◆ **Source material**:
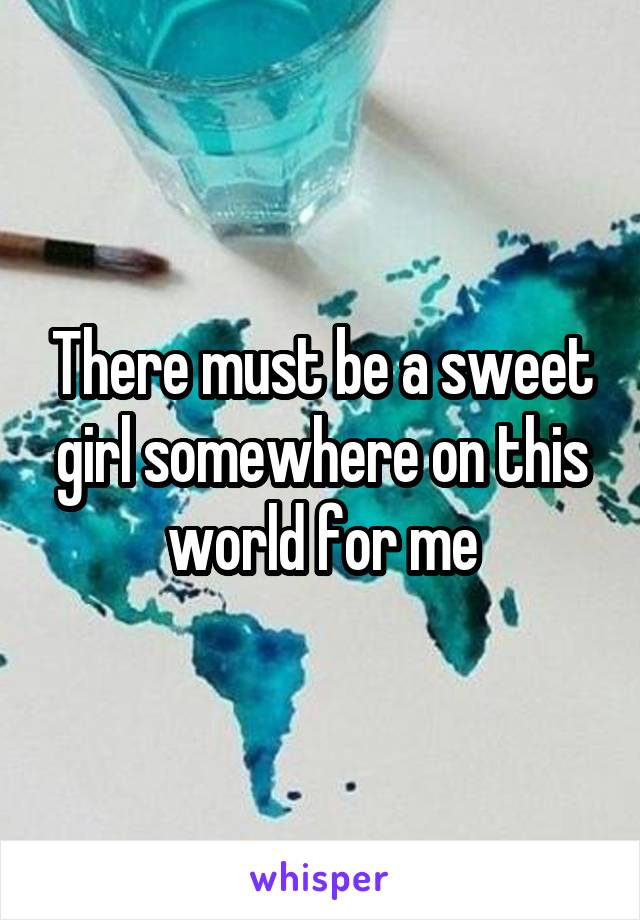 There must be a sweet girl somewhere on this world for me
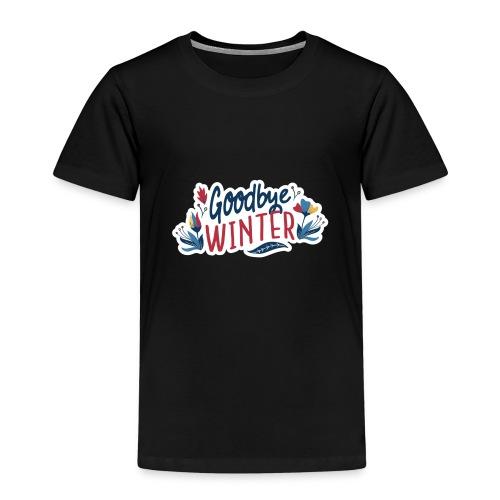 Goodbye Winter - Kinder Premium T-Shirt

...

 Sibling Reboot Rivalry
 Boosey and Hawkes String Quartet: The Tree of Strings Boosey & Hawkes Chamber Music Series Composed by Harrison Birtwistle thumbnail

...

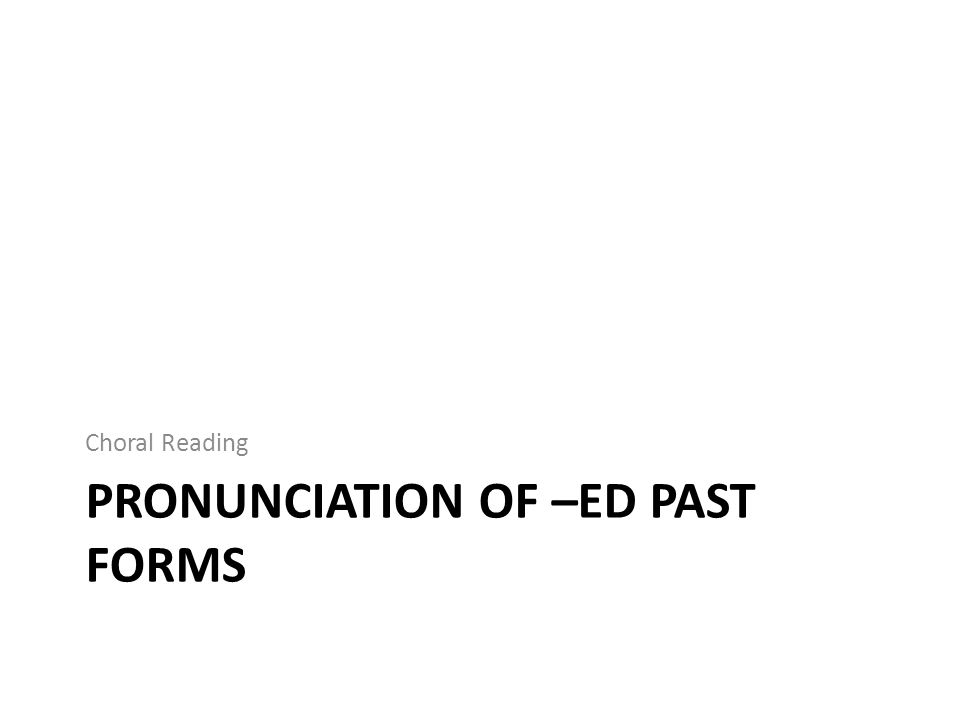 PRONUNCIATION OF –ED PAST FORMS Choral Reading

◆ **Task brief**: Having found the line with "There must be" and the line with "Goodbye Winter - Kinder Premium T-Shirt" in the material above, write out exactly those two and every line between, leaving the pictures out.

◆ **Result of the exercise**:
 There must be a sweet girl somewhere on this world for me
 Goodbye Winter - Kinder Premium T-Shirt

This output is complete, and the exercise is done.